§ YOUR GOAL
Copy out every one of the lines below word for word, leaving out the pictures.

§ ENTRIES SHOWN
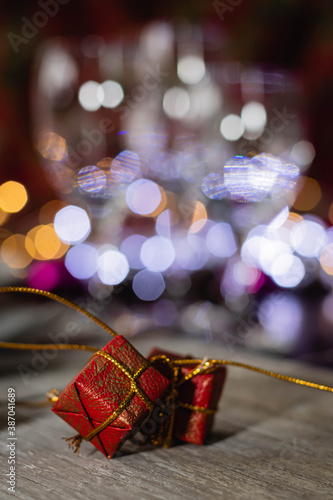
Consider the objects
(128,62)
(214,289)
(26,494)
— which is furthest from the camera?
(214,289)

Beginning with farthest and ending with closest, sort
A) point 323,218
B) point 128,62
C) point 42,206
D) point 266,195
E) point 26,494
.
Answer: point 42,206 < point 323,218 < point 128,62 < point 266,195 < point 26,494

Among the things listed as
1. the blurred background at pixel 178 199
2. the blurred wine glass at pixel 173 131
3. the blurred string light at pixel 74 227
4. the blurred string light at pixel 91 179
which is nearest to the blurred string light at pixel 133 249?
the blurred background at pixel 178 199

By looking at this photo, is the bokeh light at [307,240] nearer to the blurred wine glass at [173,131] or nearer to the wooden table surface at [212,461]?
the blurred wine glass at [173,131]

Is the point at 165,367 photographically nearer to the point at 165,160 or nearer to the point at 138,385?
the point at 138,385

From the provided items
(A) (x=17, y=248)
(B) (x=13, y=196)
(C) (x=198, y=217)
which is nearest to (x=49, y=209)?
(B) (x=13, y=196)

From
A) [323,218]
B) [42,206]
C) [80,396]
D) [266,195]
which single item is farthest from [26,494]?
[42,206]

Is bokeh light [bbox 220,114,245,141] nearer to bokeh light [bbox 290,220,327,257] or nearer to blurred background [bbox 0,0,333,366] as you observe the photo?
blurred background [bbox 0,0,333,366]
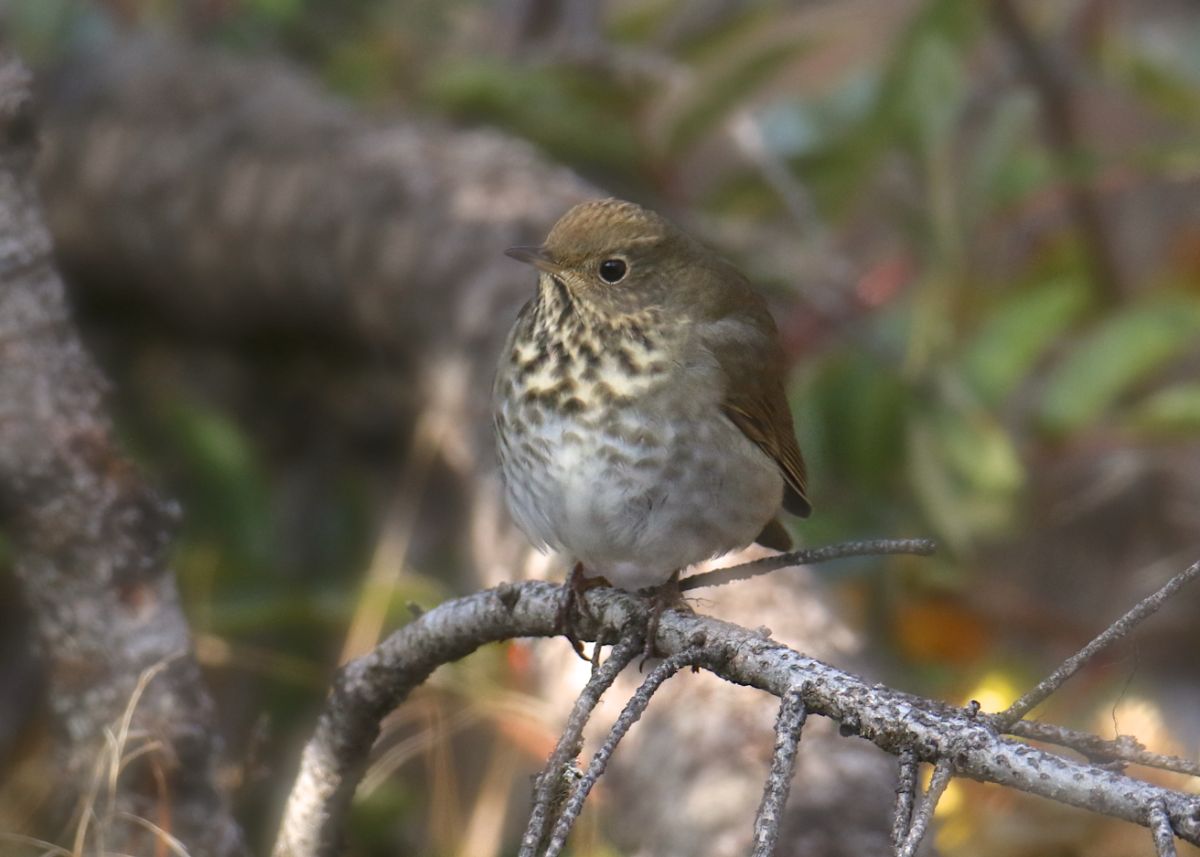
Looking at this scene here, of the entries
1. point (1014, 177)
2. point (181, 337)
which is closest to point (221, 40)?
point (181, 337)

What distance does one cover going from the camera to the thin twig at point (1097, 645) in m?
1.31

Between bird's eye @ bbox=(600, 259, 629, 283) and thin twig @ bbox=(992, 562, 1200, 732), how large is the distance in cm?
117

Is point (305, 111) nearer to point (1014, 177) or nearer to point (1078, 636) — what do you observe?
point (1014, 177)

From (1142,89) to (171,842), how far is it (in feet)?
11.3

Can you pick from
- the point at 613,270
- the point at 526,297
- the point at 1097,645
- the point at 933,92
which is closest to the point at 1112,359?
the point at 933,92

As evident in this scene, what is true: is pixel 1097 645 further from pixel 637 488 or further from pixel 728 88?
pixel 728 88

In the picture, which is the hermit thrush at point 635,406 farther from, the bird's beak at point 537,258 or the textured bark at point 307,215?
the textured bark at point 307,215

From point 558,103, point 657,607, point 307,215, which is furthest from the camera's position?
point 558,103

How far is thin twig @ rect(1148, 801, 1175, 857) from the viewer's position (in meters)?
1.14

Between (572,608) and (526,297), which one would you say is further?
(526,297)

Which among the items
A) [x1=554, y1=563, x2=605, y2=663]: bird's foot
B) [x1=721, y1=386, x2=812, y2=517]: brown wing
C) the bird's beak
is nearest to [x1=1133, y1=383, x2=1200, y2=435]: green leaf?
[x1=721, y1=386, x2=812, y2=517]: brown wing

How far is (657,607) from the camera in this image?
188 centimetres

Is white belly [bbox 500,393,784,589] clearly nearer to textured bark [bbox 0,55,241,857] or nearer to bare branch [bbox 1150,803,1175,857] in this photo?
textured bark [bbox 0,55,241,857]

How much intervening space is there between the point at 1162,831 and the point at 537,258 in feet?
4.60
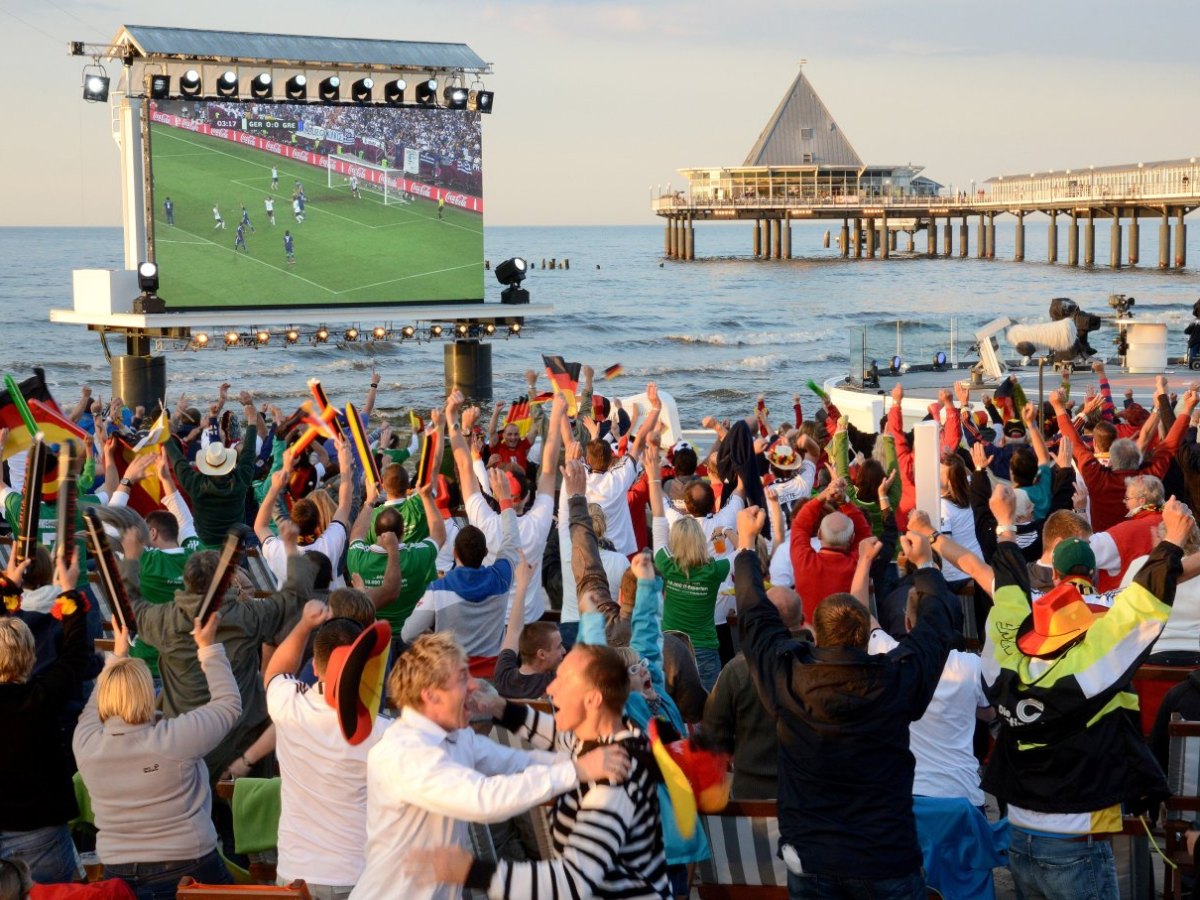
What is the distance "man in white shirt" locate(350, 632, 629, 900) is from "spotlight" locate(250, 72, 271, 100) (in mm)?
22884

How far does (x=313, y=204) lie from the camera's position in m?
26.3

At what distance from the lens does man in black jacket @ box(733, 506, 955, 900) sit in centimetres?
404

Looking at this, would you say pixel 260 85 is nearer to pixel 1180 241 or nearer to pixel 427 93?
pixel 427 93

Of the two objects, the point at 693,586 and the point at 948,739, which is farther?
the point at 693,586

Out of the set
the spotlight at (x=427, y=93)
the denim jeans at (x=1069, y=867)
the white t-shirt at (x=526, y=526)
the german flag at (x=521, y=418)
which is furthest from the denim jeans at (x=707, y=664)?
the spotlight at (x=427, y=93)

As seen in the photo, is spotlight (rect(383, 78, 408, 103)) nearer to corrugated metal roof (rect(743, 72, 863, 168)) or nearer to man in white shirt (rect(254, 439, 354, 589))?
man in white shirt (rect(254, 439, 354, 589))

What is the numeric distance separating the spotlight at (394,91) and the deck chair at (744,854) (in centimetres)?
2321

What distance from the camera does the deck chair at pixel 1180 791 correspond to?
500 centimetres

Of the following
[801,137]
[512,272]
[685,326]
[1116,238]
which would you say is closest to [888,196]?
[1116,238]

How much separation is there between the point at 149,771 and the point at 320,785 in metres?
0.63

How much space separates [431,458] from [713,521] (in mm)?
1542

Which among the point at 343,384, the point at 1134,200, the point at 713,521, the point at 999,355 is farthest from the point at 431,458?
the point at 1134,200

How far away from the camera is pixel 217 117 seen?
81.8 feet

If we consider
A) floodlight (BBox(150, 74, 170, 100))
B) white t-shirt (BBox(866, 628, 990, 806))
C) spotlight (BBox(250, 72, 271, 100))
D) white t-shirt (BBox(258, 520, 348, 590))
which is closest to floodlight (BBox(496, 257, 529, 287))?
spotlight (BBox(250, 72, 271, 100))
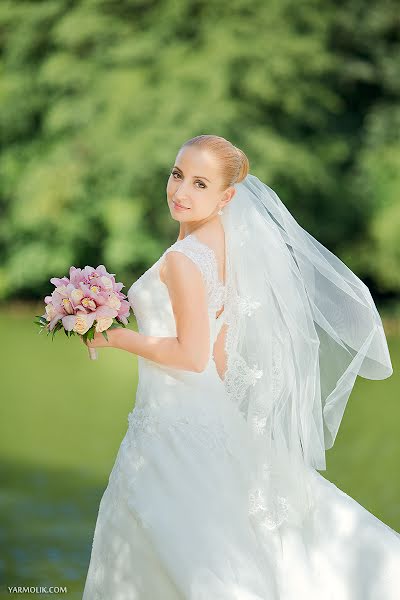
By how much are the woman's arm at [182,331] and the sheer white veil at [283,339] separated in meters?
0.21

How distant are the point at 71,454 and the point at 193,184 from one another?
16.2ft

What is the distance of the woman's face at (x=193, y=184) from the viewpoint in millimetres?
2945

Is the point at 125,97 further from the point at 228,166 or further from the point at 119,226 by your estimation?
the point at 228,166

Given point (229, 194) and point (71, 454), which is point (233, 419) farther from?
point (71, 454)

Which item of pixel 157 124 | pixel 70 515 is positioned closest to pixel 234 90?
pixel 157 124

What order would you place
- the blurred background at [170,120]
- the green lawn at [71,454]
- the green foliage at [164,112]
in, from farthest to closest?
the green foliage at [164,112], the blurred background at [170,120], the green lawn at [71,454]

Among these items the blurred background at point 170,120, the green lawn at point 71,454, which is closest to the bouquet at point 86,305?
the green lawn at point 71,454

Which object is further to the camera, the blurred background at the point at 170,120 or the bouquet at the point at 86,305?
the blurred background at the point at 170,120

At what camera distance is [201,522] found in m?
2.75

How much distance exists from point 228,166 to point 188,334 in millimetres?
535

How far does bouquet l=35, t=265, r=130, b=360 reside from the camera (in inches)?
110

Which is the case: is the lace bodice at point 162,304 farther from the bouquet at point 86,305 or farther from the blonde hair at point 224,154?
the blonde hair at point 224,154

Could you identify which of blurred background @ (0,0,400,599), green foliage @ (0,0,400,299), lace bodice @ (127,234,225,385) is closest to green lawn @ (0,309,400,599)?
lace bodice @ (127,234,225,385)

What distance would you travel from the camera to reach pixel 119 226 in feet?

§ EXERCISE ANSWER
Consider the objects
(128,62)
(214,289)
(26,494)
— which is furthest from the camera?
(214,289)

Beginning with farthest and ending with closest, sort
A) point 323,218
B) point 128,62
C) point 42,206
D) point 266,195
E) point 26,494
.
Answer: point 42,206 < point 323,218 < point 128,62 < point 266,195 < point 26,494

Among the things listed as
1. the blurred background at pixel 178 199
2. the blurred wine glass at pixel 173 131
3. the blurred string light at pixel 74 227
4. the blurred string light at pixel 91 179
which is nearest to the blurred string light at pixel 133 249?
the blurred background at pixel 178 199

By looking at this photo, is the bokeh light at [307,240] nearer to the blurred wine glass at [173,131] or nearer to the wooden table surface at [212,461]?
the blurred wine glass at [173,131]

Is the point at 165,367 photographically nearer to the point at 165,160 or nearer to the point at 138,385?
the point at 138,385

From the provided items
(A) (x=17, y=248)
(B) (x=13, y=196)
(C) (x=198, y=217)
which is nearest to (x=49, y=209)?
(B) (x=13, y=196)

From
A) [323,218]
B) [42,206]
C) [80,396]
D) [266,195]
which single item is farthest from [26,494]?
[42,206]

Is bokeh light [bbox 220,114,245,141] nearer to bokeh light [bbox 290,220,327,257] or nearer to blurred background [bbox 0,0,333,366] as you observe the photo?
blurred background [bbox 0,0,333,366]
Looking at this scene here, of the entries
1. point (1014, 177)
2. point (181, 337)
which is closest to point (221, 40)?
point (181, 337)

What distance does one cover going from the camera to the thin twig at point (1097, 645) in m?
1.31

Between bird's eye @ bbox=(600, 259, 629, 283) and thin twig @ bbox=(992, 562, 1200, 732), how large is the distance in cm?
117

Is point (305, 111) nearer to point (1014, 177) or nearer to point (1078, 636) — what do you observe?
point (1014, 177)

From (1142,89) to (171,842), how far is it (in feet)?
11.3

Can you pick from
- the point at 613,270
- the point at 526,297
- the point at 1097,645
- the point at 933,92
which is closest to the point at 1112,359?
the point at 933,92

As evident in this scene, what is true: is pixel 1097 645 further from pixel 637 488 or further from pixel 728 88?
pixel 728 88

In the picture, which is the hermit thrush at point 635,406 farther from, the bird's beak at point 537,258 or the textured bark at point 307,215?
the textured bark at point 307,215

From point 558,103, point 657,607, point 307,215, which is furthest from the camera's position?
point 558,103

How far is thin twig @ rect(1148, 801, 1175, 857) from the viewer's position (in meters)?
1.14

Between (572,608) and (526,297), which one would you say is further?
(526,297)

Which among the items
A) [x1=554, y1=563, x2=605, y2=663]: bird's foot
B) [x1=721, y1=386, x2=812, y2=517]: brown wing
C) the bird's beak
is nearest to [x1=1133, y1=383, x2=1200, y2=435]: green leaf?
[x1=721, y1=386, x2=812, y2=517]: brown wing

How far is (657,607) from the camera in this image?
188 centimetres

Is white belly [bbox 500,393,784,589] clearly nearer to textured bark [bbox 0,55,241,857] or nearer to bare branch [bbox 1150,803,1175,857] in this photo?
textured bark [bbox 0,55,241,857]

How much intervening space is there between the point at 1162,831 and the point at 537,258 in feet?
4.60
What is the distance "man in white shirt" locate(350, 632, 629, 900) is from "spotlight" locate(250, 72, 271, 100) (in mm)?
22884

How far does (x=313, y=204) lie from the camera's position in m?
26.3

At what distance from the lens does man in black jacket @ box(733, 506, 955, 900) sit in centimetres?
404

Looking at this, would you say pixel 260 85 is nearer to pixel 1180 241 or nearer to pixel 427 93?
pixel 427 93

Of the two objects, the point at 693,586 and the point at 948,739, which is farther?
the point at 693,586

Out of the set
the spotlight at (x=427, y=93)
the denim jeans at (x=1069, y=867)
the white t-shirt at (x=526, y=526)
the german flag at (x=521, y=418)
which is furthest from the denim jeans at (x=707, y=664)?
the spotlight at (x=427, y=93)

As seen in the photo, is spotlight (rect(383, 78, 408, 103)) nearer to corrugated metal roof (rect(743, 72, 863, 168)) or nearer to man in white shirt (rect(254, 439, 354, 589))?
man in white shirt (rect(254, 439, 354, 589))

What is the numeric distance separating the spotlight at (394,91) and the deck chair at (744,854) (in centimetres)?
2321

What distance from the camera does the deck chair at pixel 1180 791 correspond to?
500 centimetres

Of the following
[801,137]
[512,272]
[685,326]
[1116,238]
which would you say is closest to [888,196]?
[1116,238]

How much separation is there between the point at 149,771 and the point at 320,785 in metres?
0.63

How much space separates [431,458] from [713,521] (in mm)?
1542

Which among the point at 343,384, the point at 1134,200, the point at 713,521, the point at 999,355 is farthest from the point at 431,458?
the point at 1134,200

How far away from the camera is pixel 217 117 seen?
81.8 feet

If we consider
A) floodlight (BBox(150, 74, 170, 100))
B) white t-shirt (BBox(866, 628, 990, 806))
C) spotlight (BBox(250, 72, 271, 100))
D) white t-shirt (BBox(258, 520, 348, 590))
which is closest to floodlight (BBox(496, 257, 529, 287))?
spotlight (BBox(250, 72, 271, 100))
By how much are the woman's arm at [182,331] and the sheer white veil at [283,339] separated in meters?
0.21

How distant are the point at 71,454 and the point at 193,184 from one another?
16.2ft

What is the distance of the woman's face at (x=193, y=184) from the viewpoint in millimetres?
2945

Is the point at 125,97 further from the point at 228,166 or further from the point at 119,226 by your estimation?
the point at 228,166

Given point (229, 194) and point (71, 454), which is point (233, 419) farther from?
point (71, 454)

Which item of pixel 157 124 | pixel 70 515 is positioned closest to pixel 234 90?
pixel 157 124

What order would you place
- the blurred background at [170,120]
- the green lawn at [71,454]
- the green foliage at [164,112]
in, from farthest to closest?
the green foliage at [164,112], the blurred background at [170,120], the green lawn at [71,454]

Among these items the blurred background at point 170,120, the green lawn at point 71,454, which is closest to the bouquet at point 86,305?
the green lawn at point 71,454

Which object is further to the camera, the blurred background at the point at 170,120 or the bouquet at the point at 86,305?
the blurred background at the point at 170,120

At what camera distance is [201,522] found in m?
2.75

How much distance exists from point 228,166 to point 188,334 in millimetres?
535

How far does bouquet l=35, t=265, r=130, b=360 reside from the camera (in inches)?
110

Which is the case: is the lace bodice at point 162,304 farther from the bouquet at point 86,305 or farther from the blonde hair at point 224,154?
the blonde hair at point 224,154

Could you identify which of blurred background @ (0,0,400,599), green foliage @ (0,0,400,299), lace bodice @ (127,234,225,385) is closest to green lawn @ (0,309,400,599)?
lace bodice @ (127,234,225,385)

What distance would you travel from the camera to reach pixel 119 226 in feet?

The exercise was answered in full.